Casi una muestra dentro de la muestra, los óleos de la recámara se permiten mayor libertad sobre el tema. Sobre lo que a veces parecen teatros helénicos en ruinas y otras veces vegetaciones desbordadas, se recortan personajes con las consabidas togas. Siempre están sufriendo. Son decapitados, los rodea el fuego o estalactitas puntiagudas. La composición es caótica y desordenada. Desbordante por donde se las mire, hay muchísimo detalle en cada uno de los elementos. Cuando aparece una madera, Rodríguez Giles pinta cada una de las vetas. Si vemos un hongo, podemos contar cada una de las granulaciones del sombrero. Y la pintura dorada y plateada con la que ilumina las telas terminan de darles ese aire sagrado que recorre toda la exhibición.
Hay que visitar la muestra por la tarde, porque es entonces cuando Rodríguez Giles se escabulle en la sala, se pone la túnica y se arrodilla al lado de las esculturas. Con lentitud, recoge ovillos del vellón desperdigado por el piso y empieza a coserlo, intentando restituirlo dentro del almohadón. Si las fuerzas de la pasión enloquecen y destrozan, durante la performance se intentan sanar sus efectos. Es un rito curativo, una ceremonia que se repite como letanía.
Con nombre de película o novela policial, Posesión parece querer incluirlo todo: performance, pintura, arte textil, escultura, instalación, etc. Como muchos artistas de su generación, para Rodríguez Giles la exposición debe convertirse en una experiencia significativa, de inmersión total. Por eso se preocupó en crear estas zonas que van alejándonos de la calle, adentrándonos en la penumbra, creando un ambiente singular y envolvente.
En su referencia a un universo antiguo, la obra hace recordar la instalación Todo lo contrario, de Eduardo Basualdo. El uso dramático de la luz, la inclusión de pintura y dibujo y la construcción de una escena extraordinaria (que en Basualdo se hunde en la alquimia y la brujería y en Rodríguez Giles en la tragedia helénica) emparienta las dos instalaciones. Pero lo que en Basualdo es nostalgia por una percepción mágica y perdida del mundo, en Rodríguez Giles es evocación. Con cierta ingenuidad, el mundo de las pasiones aparece casi anecdóticamente, como una forma de las apariciones de lo divino.
Hace unos años, también en la misma sala, Adrián Villar Rojas colocó la escultura de un David que se levantaba entre las ruinas. Rodríguez Giles hubiese elegido sin duda un Laocoonte, el grupo escultórico en donde una serpiente estruja al sacerdote y a sus hijos. Pero la construcción de un espacio que ubique a la obra fuera del tiempo y la insistencia en el trabajo artístico coloca esta obra en la misma serie que la de Basualdo y Rodríguez Giles. La instalación de Villar Rojas se llamaba Lo que el fuego me trajo, y llenaba la salita de Benzacar de estatuitas de arcilla. Era también excesiva, claro, pero por acumulación.
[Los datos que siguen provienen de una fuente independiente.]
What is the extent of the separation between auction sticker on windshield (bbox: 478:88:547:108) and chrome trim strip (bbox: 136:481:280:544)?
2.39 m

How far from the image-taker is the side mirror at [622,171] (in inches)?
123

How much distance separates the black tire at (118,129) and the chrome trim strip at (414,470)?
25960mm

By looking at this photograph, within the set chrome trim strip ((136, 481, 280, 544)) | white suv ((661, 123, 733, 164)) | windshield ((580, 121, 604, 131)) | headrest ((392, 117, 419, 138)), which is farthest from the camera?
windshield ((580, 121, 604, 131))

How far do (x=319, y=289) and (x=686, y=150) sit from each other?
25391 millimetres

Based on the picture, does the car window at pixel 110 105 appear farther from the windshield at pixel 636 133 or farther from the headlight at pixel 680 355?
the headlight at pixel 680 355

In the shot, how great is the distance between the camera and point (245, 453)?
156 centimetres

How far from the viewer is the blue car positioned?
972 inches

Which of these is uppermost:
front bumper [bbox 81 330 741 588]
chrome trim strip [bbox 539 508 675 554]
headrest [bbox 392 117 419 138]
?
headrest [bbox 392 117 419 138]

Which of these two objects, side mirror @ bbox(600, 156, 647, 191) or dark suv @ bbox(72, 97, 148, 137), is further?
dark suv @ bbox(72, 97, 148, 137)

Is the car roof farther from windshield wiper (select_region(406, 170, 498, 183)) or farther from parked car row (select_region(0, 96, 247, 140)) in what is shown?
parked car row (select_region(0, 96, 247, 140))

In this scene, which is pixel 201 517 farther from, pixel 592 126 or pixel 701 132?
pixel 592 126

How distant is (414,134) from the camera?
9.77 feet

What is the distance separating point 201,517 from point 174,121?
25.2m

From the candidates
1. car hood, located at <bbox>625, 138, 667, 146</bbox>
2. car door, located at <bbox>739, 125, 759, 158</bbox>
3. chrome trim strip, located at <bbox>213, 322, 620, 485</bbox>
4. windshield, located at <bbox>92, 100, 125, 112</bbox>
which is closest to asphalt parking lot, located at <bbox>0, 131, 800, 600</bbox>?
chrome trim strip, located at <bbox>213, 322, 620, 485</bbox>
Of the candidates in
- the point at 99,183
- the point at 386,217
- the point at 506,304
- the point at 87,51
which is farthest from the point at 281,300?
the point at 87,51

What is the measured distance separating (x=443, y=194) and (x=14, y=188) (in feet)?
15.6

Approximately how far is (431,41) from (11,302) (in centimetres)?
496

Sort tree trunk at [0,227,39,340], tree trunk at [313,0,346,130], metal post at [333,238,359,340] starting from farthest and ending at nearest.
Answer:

En cambio, la instalación concentrada de Rodríguez Giles refiere al exceso sin producirlo. Los elementos que la componen pueden contarse con los dedos de una mano. Es solo en las pinturitas donde vemos directamente los estados de alucinación y delirio, de desborde y alteración que se nos habían prometido. Al salir de la muestra, cuando uno vuelve a atravesar la plataforma y regresa la túnica a su percha, se tiene la sensación de que toda la instalación es, en realidad, un sistema o una máquina que nos va separando del mundo que conocemos para que accedamos limpios y en actitud de recogimiento al universo fantasioso e inventado de las pinturitas.